Bruce Robbins commented on SPARK-26372:
---------------------------------------

I can prep a PR, unless someone thinks this needs a different solution than the one I proposed.

> CSV parsing uses previous good value for bad input field
> --------------------------------------------------------
>
>                 Key: SPARK-26372
>                 URL: https://issues.apache.org/jira/browse/SPARK-26372
>             Project: Spark
>          Issue Type: Bug
>          Components: SQL
>    Affects Versions: 3.0.0
>            Reporter: Bruce Robbins
>            Priority: Major
>
> For example:
> {noformat}
> bash-3.2$ cat test.csv 
> "hello",1999-08-01
> "there","bad date"
> "again","2017-11-22"
> bash-3.2$ bin/spark-shell
> ..etc..
> scala> import org.apache.spark.sql.types._
> scala> import org.apache.spark.sql.SaveMode
> scala> var schema = StructType(StructField("col1", StringType) ::
>      |   StructField("col2", DateType) ::
>      |   Nil)
> schema: org.apache.spark.sql.types.StructType = StructType(StructField(col1,StringType,true), StructField(col2,DateType,true))

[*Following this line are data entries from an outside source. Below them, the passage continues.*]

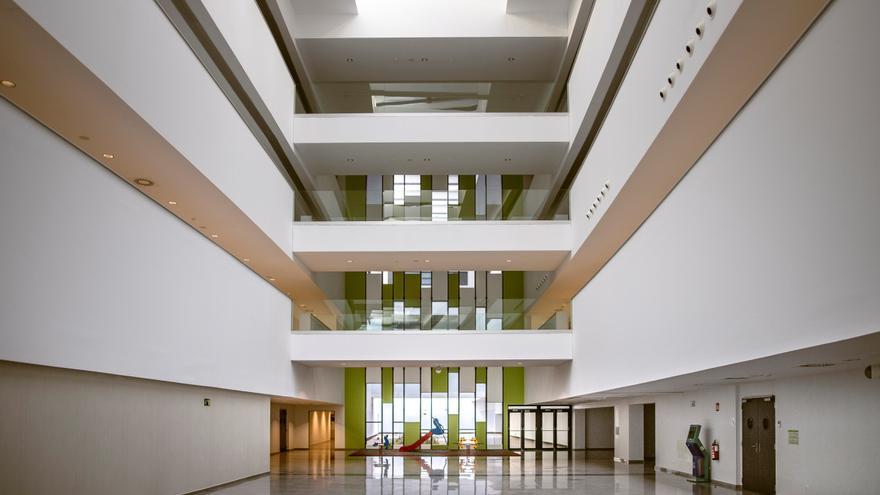 Acciona también vende su capital del recién inaugurado nuevo Hospital de Toledo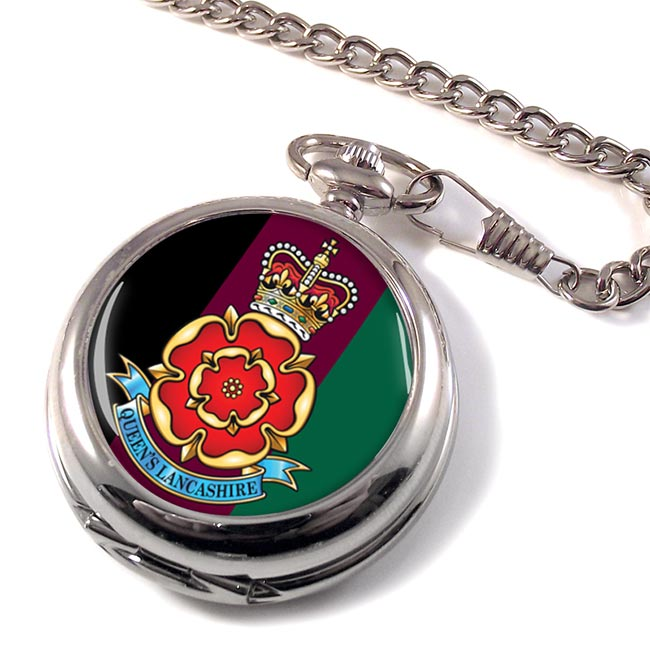 Queen's Lancashire Regiment (British Army) Pocket Watch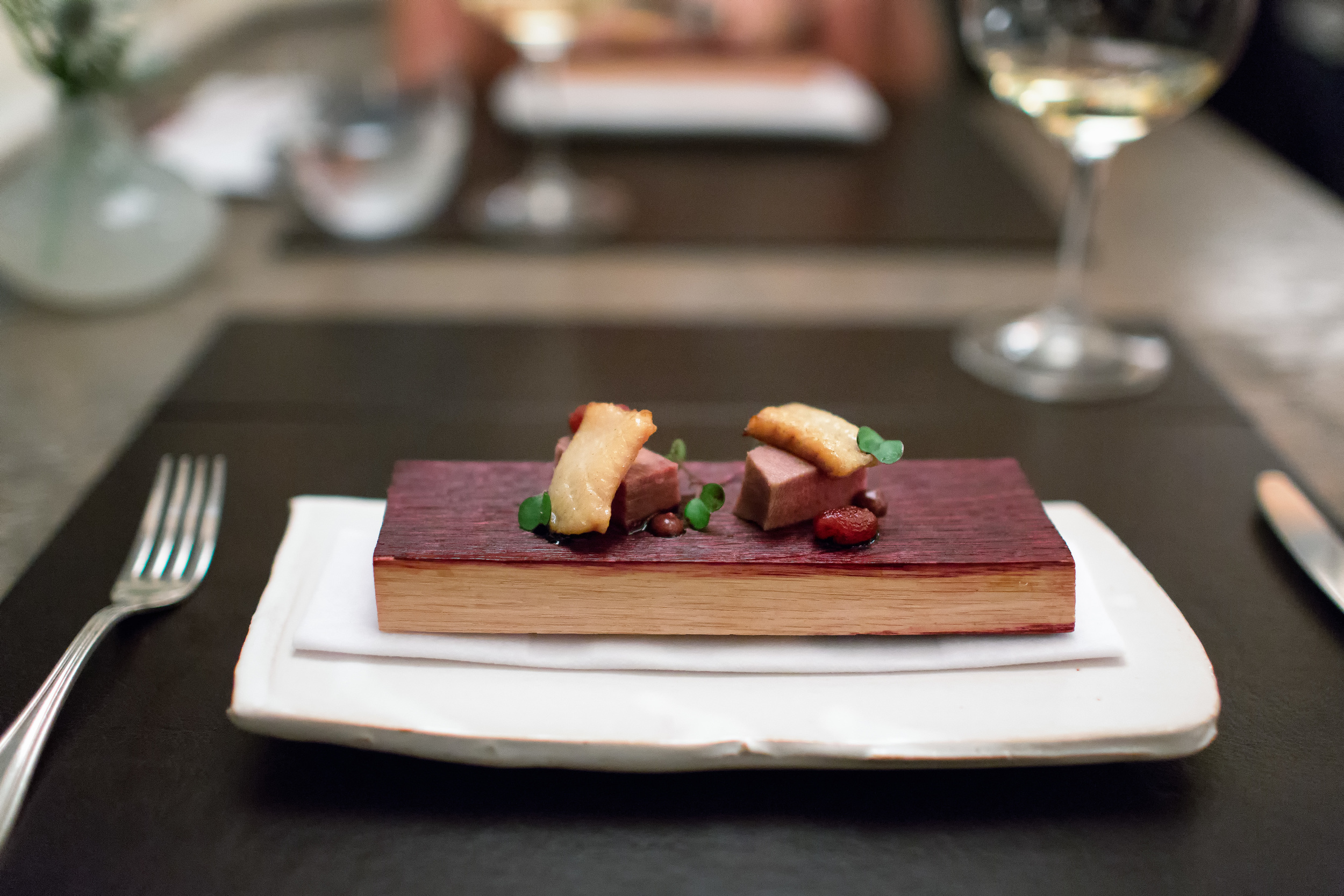 Eel Smoked Over Cabernet Barrel @ The Restaurant at Meadowood (Napa Valley, California).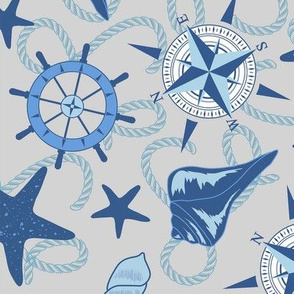 Nautical Navy and Gray Large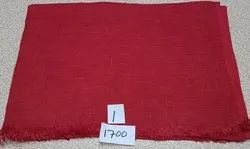 Pure Linen Dyed Stoles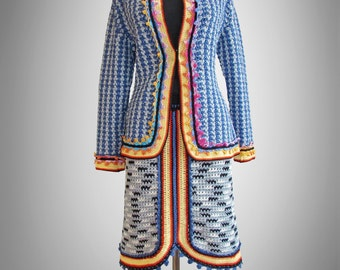 Crochet jacket Jackie. Multicolor crochet new cotton jacket. Made to order. Free shipping.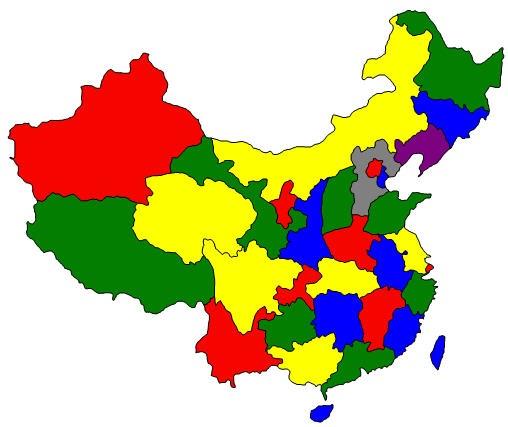 Provinces et Villes de Chine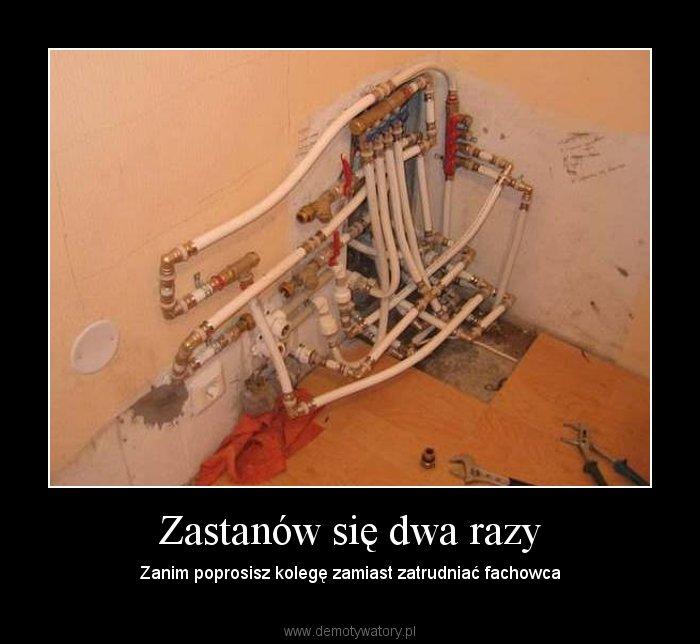 http://img1.demotywatoryfb.pl/uploads/1332025580_by_saif3r.jpg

> scala> val df = spark.read.schema(schema).csv("test.csv")
> df: org.apache.spark.sql.DataFrame = [col1: string, col2: date]
> scala> df.show
> +-----+----------+                                                              
> | col1|      col2|
> +-----+----------+
> |hello|1999-08-01|
> |there|1999-08-01|
> |again|2017-11-22|
> +-----+----------+
> scala> 
> {noformat}
> col2 from the second row contains "1999-08-01", when it should contain null.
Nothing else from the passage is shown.